Many people assume that OCD has to do with perfectionism, since in compulsions a chain of steps is always followed as closely as possible. However, everything seems to indicate that OCD is not so much related to this scrupulousness as to the lack of it. For example, while people with Obsessive-Compulsive Personality Disorder score very high on Responsibility (a feature of the Big Five model created by psychologists Paul Costa and Robert McCrae), those with Obsessive-Compulsive Disorder tend to score very low on this feature .

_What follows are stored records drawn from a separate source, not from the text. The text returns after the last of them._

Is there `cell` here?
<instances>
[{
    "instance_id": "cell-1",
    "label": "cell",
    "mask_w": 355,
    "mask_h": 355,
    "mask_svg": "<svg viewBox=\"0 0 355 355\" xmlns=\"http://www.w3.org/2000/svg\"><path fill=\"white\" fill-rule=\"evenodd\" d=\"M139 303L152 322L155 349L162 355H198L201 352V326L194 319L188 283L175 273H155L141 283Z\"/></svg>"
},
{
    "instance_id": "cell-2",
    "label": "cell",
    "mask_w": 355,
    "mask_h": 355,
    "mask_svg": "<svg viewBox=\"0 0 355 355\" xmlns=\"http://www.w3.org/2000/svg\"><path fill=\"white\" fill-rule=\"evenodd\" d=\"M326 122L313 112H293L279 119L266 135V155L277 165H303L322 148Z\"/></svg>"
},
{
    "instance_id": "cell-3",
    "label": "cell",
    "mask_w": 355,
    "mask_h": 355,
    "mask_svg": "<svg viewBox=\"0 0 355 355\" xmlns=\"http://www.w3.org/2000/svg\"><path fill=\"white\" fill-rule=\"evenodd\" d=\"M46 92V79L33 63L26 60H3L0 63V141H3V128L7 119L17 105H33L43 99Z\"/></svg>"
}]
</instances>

This indicates that in OCD, there is an intention to pathologically compensate for the tendency to chaotic and spontaneous behavior that occurs in other aspects of life, that is, to move from exercising very little scruples most of the time, to obsessing over it for a few minutes.

Relationship to Body Dysmorphic Disorder

The obsessive-compulsive disorder presents some symptomatic characteristics that overlap with those of Body Dysmorphic Disorder, a psychological alteration that is also based on perceptive rigidity , and in which the person is very concerned that the aesthetics of his body does not get out of a very defined canons. For this reason, its comorbidity is high: where one is diagnosed, it is very possible that the other is also there.

If they occur together, it is important to treat these two disorders as separate entities, as they affect different aspects of patients’ lives and also express themselves through other situations.

Bibliographic references:

  • Doron, G,; Derby, D, Szepsenwol. O. & Talmor. D. (2012). Tainted Love: exploring relationship-centered obsessive compulsive symptoms in two non-clinical cohorts. Journal of Obsessive-Compulsive and Related Disorders 1 (1): pp. 16 – 24.
  • Colesa, M.E.; Frostb, R.O.; Heimberga, R.G.; Rhéaumec J. (2003). “Not just right experiences”: perfectionism, obsessive-compulsive features and general psychopathology. Behaviour Research and Therapy 41 (6): pp. 681 – 700
  • Rhéaume, J.; Freeston, M.H.; Dugas, M.J.; Letarte, H.; Ladouceur, R. (1995). Perfectionism, responsibility and Obsessive-Compulsive symptoms. Behaviour Research and Therapy 33(7): pp. 785 – 794.
  • Kaplan, Alicia; Hollander Eric. (2003). A Review of Pharmacologic Treatments for Obsessive Compulsive Disorder.
  • Sanjaya Saxena, MD ;Arthur L. Brody, MD; Karron M. Maidment, RN; Hsiao-Ming Wu, PhD; Lewis R Baxter, Jr,M D (2001). Cerebral Metabolic in Major Depression and Obsessive-Compulsive Disorder Occurring Separately and Concurrently. Society of Biological Psychiatry.